With that kind of A-list heat, In Style generated long lines until late in the evening, but those who persisted were greeted by the happy sight of Godiva Chocolatier’s lounge, where male models proffered huge boxes of sweets and even seemed to know what was inside them. Guests sipped Truffletinis in a surreal environment decorated with chocolate walls and moldings. Women powdering their noses had the help of makeup artists from L’Oreal, which gave out lip gloss and mascara in the ladies’ room. And that was even before guests crossed the threshold of the Beverly Hilton’s Oasis Court, where In Style has historically pitched its tent.
This year, that was literally the case. Back again, designer Thomas Ford collaborated with In Style director of creative development Cyd Wilson to create a lush, tented indoor setting made with 2,000 yards of gold-flecked fabric, which was inspired by the Palazzo Grassi in Venice, the private art museum of the influential collector Francois Pinault. “We like to say we put the art in party,” said Ford, a collector of contemporary work himself. Ford commissioned two $35,000 sculptures made of silicone and ink by Jian-Jun Zhang, an artist based in Shanghai and New York. Ford also created works inspired by some of his favorite artists, including tar artist Mattia Biagi, Barbara Kruger, and Jenny Holzer, whose ironic “truisms” he copied in bronze lettering along the front of the lower-level bar. “We used, ‘A good person is better than a famous person,’ which I’m sure the actors loved,” Ford said.

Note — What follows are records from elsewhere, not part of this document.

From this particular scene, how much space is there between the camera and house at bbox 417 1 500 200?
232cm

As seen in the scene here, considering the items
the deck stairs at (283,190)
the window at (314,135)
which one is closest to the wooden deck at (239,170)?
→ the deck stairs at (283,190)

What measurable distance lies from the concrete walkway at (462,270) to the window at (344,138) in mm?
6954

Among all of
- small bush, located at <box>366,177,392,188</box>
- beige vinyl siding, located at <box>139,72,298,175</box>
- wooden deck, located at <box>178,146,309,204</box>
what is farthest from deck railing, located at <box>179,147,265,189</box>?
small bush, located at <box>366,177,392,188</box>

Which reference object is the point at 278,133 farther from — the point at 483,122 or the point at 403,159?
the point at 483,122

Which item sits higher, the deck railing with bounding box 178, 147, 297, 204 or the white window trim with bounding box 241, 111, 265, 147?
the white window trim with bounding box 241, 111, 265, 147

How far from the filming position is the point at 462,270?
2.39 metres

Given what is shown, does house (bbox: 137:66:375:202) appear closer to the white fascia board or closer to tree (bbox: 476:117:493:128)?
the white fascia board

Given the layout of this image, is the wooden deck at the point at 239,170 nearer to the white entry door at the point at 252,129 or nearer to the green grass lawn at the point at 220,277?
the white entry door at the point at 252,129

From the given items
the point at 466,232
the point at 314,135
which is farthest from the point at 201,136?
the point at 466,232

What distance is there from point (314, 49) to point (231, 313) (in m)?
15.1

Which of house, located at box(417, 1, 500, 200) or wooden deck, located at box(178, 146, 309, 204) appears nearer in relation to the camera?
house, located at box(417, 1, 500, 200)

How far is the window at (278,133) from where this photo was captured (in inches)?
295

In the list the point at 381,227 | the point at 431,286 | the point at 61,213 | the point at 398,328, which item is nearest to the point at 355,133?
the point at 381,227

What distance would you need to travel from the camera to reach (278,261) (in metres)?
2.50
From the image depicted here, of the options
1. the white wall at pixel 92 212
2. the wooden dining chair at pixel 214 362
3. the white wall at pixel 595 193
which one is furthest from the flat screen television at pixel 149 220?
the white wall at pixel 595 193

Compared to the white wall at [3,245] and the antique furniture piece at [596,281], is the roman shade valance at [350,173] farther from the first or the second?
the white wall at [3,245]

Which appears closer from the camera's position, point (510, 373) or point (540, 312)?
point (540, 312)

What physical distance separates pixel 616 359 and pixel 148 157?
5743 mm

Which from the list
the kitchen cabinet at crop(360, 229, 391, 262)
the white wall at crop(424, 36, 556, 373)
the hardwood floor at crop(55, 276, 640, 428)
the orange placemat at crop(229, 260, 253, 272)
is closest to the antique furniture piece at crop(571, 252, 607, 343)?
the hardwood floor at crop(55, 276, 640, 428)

The crowning piece was a chandelier made of 2,000 strands of sheer, knotted fabric reminiscent of English artist Angela Wright’s work, which took workers 500 hours to create. Ford added even more visual interest with lighted stairs and decor pieces that changed color throughout the evening. A dense hedge of orange roses in turquoise pots topped the center wall separating the two-level bars. Around the perimeter and the patio, Ford paired sofas covered in cream-colored and orange suede with square cocktail tables topped with coconut twigs. Not that everyone languished in the sumptuous bleachers—the dance floor was packed until the lights went up at 1 AM.